● **EXERCISE INSTRUCTIONS**:
Out of the entries that follow, copy each line containing "values".

###

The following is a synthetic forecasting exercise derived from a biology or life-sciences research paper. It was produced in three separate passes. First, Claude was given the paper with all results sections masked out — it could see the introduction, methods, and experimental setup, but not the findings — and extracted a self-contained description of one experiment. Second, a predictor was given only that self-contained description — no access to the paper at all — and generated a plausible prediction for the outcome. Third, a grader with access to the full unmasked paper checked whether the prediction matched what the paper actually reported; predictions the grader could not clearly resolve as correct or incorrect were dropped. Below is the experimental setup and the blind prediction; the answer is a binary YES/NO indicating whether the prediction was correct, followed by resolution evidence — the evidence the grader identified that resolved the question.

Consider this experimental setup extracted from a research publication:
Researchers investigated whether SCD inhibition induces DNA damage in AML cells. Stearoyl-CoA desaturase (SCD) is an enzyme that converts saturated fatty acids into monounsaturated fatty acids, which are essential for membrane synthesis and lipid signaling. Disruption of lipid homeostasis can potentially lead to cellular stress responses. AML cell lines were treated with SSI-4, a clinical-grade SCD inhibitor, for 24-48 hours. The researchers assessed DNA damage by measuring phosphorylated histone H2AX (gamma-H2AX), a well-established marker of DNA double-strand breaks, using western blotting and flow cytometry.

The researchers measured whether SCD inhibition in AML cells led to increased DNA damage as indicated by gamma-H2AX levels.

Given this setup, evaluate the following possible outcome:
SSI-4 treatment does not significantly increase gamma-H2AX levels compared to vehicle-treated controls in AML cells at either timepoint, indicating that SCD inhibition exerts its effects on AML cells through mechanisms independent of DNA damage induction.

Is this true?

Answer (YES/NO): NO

###

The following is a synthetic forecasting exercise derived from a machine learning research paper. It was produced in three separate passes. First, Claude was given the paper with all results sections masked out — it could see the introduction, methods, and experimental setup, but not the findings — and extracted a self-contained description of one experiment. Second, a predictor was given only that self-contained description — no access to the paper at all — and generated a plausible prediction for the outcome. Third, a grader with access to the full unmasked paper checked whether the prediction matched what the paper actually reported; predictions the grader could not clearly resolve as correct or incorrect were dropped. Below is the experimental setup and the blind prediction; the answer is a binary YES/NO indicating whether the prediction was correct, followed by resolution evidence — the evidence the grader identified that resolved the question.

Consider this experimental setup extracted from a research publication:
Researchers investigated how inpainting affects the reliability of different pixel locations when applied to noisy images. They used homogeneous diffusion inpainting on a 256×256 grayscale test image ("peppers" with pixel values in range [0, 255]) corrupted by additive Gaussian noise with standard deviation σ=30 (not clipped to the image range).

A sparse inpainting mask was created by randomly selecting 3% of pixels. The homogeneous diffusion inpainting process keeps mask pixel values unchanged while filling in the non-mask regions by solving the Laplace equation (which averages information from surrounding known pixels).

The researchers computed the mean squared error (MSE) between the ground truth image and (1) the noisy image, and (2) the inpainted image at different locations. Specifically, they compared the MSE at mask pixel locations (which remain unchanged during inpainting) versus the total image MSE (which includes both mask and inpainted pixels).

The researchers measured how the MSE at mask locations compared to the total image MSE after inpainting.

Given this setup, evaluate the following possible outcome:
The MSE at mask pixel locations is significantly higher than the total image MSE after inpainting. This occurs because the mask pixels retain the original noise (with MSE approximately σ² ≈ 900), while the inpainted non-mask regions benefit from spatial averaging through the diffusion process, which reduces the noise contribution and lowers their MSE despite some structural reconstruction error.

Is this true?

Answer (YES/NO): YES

###

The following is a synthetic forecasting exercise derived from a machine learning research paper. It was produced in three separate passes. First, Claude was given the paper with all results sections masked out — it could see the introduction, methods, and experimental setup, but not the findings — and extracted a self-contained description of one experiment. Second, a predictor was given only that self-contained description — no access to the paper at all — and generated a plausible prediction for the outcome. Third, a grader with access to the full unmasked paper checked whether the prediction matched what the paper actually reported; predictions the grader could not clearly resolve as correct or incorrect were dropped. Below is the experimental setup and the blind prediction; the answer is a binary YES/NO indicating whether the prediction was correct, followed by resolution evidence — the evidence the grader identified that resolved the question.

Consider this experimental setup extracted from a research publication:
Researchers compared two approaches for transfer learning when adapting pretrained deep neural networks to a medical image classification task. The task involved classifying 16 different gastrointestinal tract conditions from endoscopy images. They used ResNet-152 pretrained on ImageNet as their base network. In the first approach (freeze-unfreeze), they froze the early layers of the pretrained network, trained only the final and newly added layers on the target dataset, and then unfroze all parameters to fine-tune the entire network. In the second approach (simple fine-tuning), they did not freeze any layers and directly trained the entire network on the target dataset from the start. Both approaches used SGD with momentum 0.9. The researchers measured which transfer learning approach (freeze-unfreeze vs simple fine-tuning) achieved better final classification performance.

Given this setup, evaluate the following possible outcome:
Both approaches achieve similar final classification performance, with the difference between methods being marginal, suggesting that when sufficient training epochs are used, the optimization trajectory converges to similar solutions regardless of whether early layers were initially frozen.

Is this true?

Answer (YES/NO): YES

###

● **ANSWER FOR THE TASK**:
Researchers investigated how inpainting affects the reliability of different pixel locations when applied to noisy images. They used homogeneous diffusion inpainting on a 256×256 grayscale test image ("peppers" with pixel values in range [0, 255]) corrupted by additive Gaussian noise with standard deviation σ=30 (not clipped to the image range).
A sparse inpainting mask was created by randomly selecting 3% of pixels. The homogeneous diffusion inpainting process keeps mask pixel values unchanged while filling in the non-mask regions by solving the Laplace equation (which averages information from surrounding known pixels).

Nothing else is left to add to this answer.